# 1. Introduction

## Objective
The objective of this analysis is to delve into the `game_lineups.csv` dataset to uncover insights and patterns related to game lineups in a sports context. We aim to answer questions related to player participation, team compositions, and any notable trends or patterns that emerge from the data.

## Dataset Overview
The dataset contains 119,133 entries and 9 columns, covering aspects like game lineups, player IDs, player names, team captains, and positions. Given its comprehensive nature, it provides a rich source for analyzing game strategies, player utilization, and team dynamics.

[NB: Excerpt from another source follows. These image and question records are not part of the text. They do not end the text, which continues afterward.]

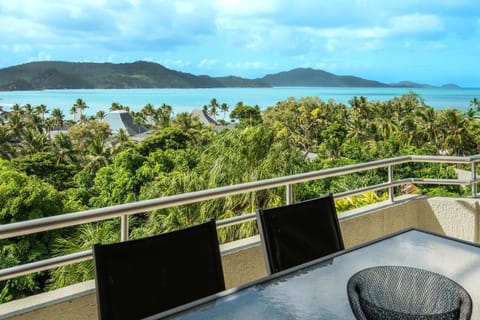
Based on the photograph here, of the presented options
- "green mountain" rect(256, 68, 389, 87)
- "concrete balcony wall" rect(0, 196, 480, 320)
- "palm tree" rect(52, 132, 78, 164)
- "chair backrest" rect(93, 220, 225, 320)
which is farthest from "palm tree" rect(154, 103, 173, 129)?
"chair backrest" rect(93, 220, 225, 320)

# 2. Data Loading and Preliminary Analysis
Let's start by loading the dataset and performing some preliminary analysis.

In [None]:
import pandas as pd
import seaborn as sns
import numpy as np
import matplotlib.pyplot as plt

# Load the dataset
game_lineups_df = pd.read_csv('../data/game_lineups.csv')

# Displaying the first few rows of the dataset
game_lineups_df.head()

Here are some initial observations based on the first few rows:
- Columns and Data Types:  The dataset contains columns for `game_lineups_id`, `game_id`, `club_id`, `type`, `number`, `player_id`, `player_name`, `team_captain`, and `position`. The data types will need to be verified to ensure they are appropriate for analysis.

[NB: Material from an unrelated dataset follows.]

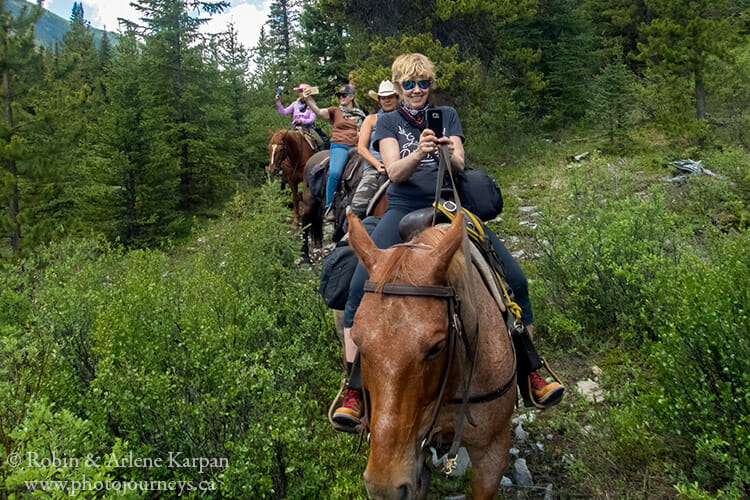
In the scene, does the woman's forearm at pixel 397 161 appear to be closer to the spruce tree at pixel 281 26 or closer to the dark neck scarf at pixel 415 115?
the dark neck scarf at pixel 415 115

- Data Structure: Each row seems to represent a player's participation in a specific game, along with their position and role (e.g., team captain).

- Unique Identifiers: Columns like `game_lineups_id`, `game_id`, `player_id` serve as unique identifiers for lineups, games, and players respectively.

- Categorical and Numerical Data: Columns such as `type`, `position`, and `team_captain` are categorical, whereas `number`, `game_id`, `club_id`, and `player_id` are `numerical`.

- Possible Areas of Focus: We can explore various aspects like the frequency of player participation, distribution of positions, team compositions, and the prevalence of team captains.


Next, we're going to conduct a more detailed assessment to check data types and look for any peculiarities or inconsistencies in the dataset.

# 3. Data Cleaning and Preprocessing



## Data Types and Missing Values
- Data Types: The dataset primarily consists of integer and object (string) types. `game_id`, `club_id`, `player_id`, and `team_captain` are integers, while `game_lineups_id`, `type`, `number`, `player_name`, and `position` are objects. The types seem appropriate for their respective columns.

- Missing Values: There are no missing values in any of the columns, as indicated by the non-null counts matching the total entry count.

## Data Type Conversions
- Player Number: The number column is an object type, likely due to some non-numeric entries. It would be useful to investigate this further.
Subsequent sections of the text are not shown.